Pistas visuais e do clima
- a área volta a parecer bem verde, e não um verde acinzentado
- brotos novos e mais frescos aparecem entre os fios antigos
- a grama chega a cerca de 8 a 10 cm de altura
- não há geada noturna prevista para os próximos dias
- ao pisar, o solo parece firme e não cede como uma esponja
“Quando, ao andar, o gramado não faz mais barulho de ‘lama’ e o pé não afunda, um passo importante para o primeiro corte está resolvido.”
Checklist rápido antes da primeira rodada com o cortador
Se bater dúvida, passe por esta lista:
- levantar a grama com a mão: ela parece elástica e não encharcada?
- encostar a palma da mão no chão: ele está fresco, mas não gelado?
- checar a previsão: durante o dia acima de 10 °C e sem geada indicada?
- conferir a altura: em torno de 8 a 10 cm?
- ajustar a altura para manter 5 a 7 cm após o corte
Como esse cuidado traz retorno no longo prazo
Quem dá ao gramado esse início mais suave na primavera colhe benefícios durante o verão inteiro.
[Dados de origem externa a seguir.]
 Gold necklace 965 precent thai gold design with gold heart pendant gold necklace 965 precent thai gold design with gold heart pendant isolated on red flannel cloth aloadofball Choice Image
As plantas desenvolvem um sistema radicular mais consistente, o que aumenta a tolerância a períodos de seca. Água e nutrientes passam a ser aproveitados com mais eficiência, e a área fica com aparência mais uniforme e cheia.
Além disso, a manutenção tende a diminuir: um gramado firme e fechado quase não deixa espaço para ervas daninhas, e o musgo encontra mais dificuldade para avançar. A necessidade de ressemeadura em falhas cai, e até ondas de calor são enfrentadas com bem mais facilidade.
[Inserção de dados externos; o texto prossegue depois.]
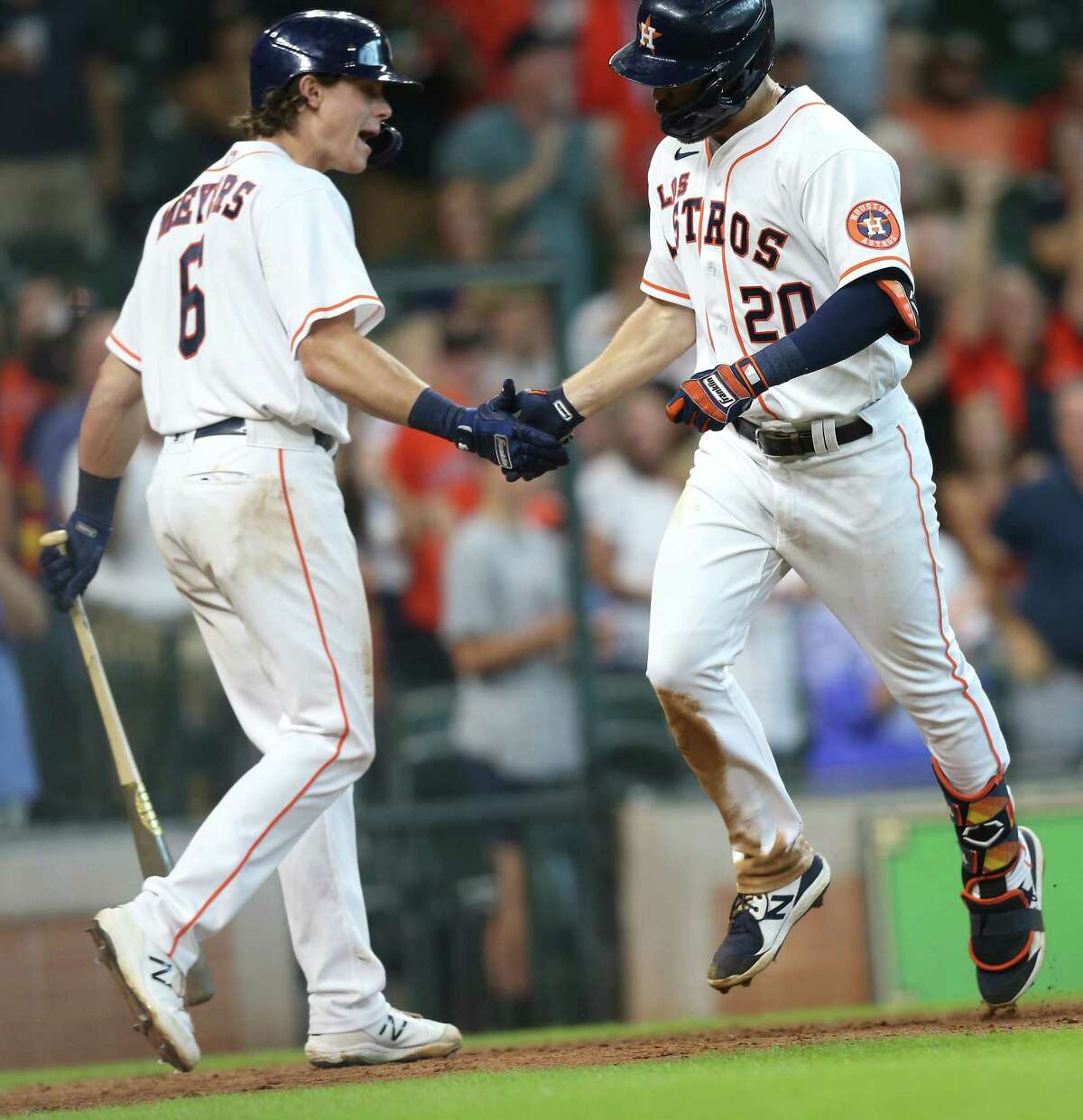 Houston Astros Jake Meyers (6) congratulates Chas McCormick (20) after's McCormick's solo home run in the bottom of the eighth inning against the Arizona Diamondbacks at Minute Maid Park in Houston on Sunday, Sept. 19, 2021.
Complementos práticos: combinar escarificação, adubação e corte
Na primavera, muita gente quer resolver tudo de uma vez: escarificar, adubar e cortar. Um caminho mais sensato é coordenar as etapas. Primeiro, o gramado precisa retomar o ritmo para aguentar intervenções como a escarificação. Uma sequência possível:
- fazer o primeiro corte com cuidado, na temperatura adequada
- esperar alguns dias e observar a retomada do crescimento
- com crescimento estável, escarificar levemente se houver muito musgo
- depois, adubar de forma moderada para ajudar na recuperação
Assim, pouco a pouco, forma-se uma camada de grama mais resistente, capaz de suportar crianças brincando, móveis de jardim e os dias típicos do verão.
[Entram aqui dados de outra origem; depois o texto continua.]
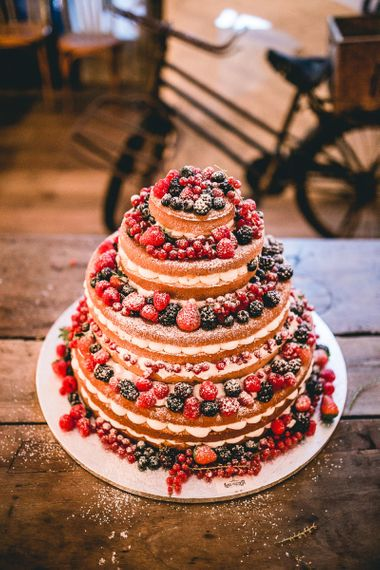 Naked sponge wedding cake decorated with berries - rustic wedding cakes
Por que deixar o gramado um pouco mais alto costuma ser melhor
Muita gente associa “jardim bem cuidado” a grama extremamente baixa. Para a saúde do gramado, porém, geralmente vale o contrário. Fios um pouco mais altos protegem o solo do sol direto, e a umidade permanece por mais tempo - o que reduz irrigação e custos.
Há também um efeito visual: um gramado bem tratado com 5 a 7 cm muitas vezes parece mais denso e mais bonito do que uma área cortada no limite, onde qualquer irregularidade fica evidente. Ao abandonar a ideia da altura mínima, é comum ganhar um jardim mais prático e menos estressante.
No fim, um único momento na primavera direciona a temporada: quando o primeiro corte é feito com paciência e bom senso, o gramado tende a virar, ao longo do ano, uma área verde e estável - em vez de um problema constante, com manchas marrons e crescimento falhado.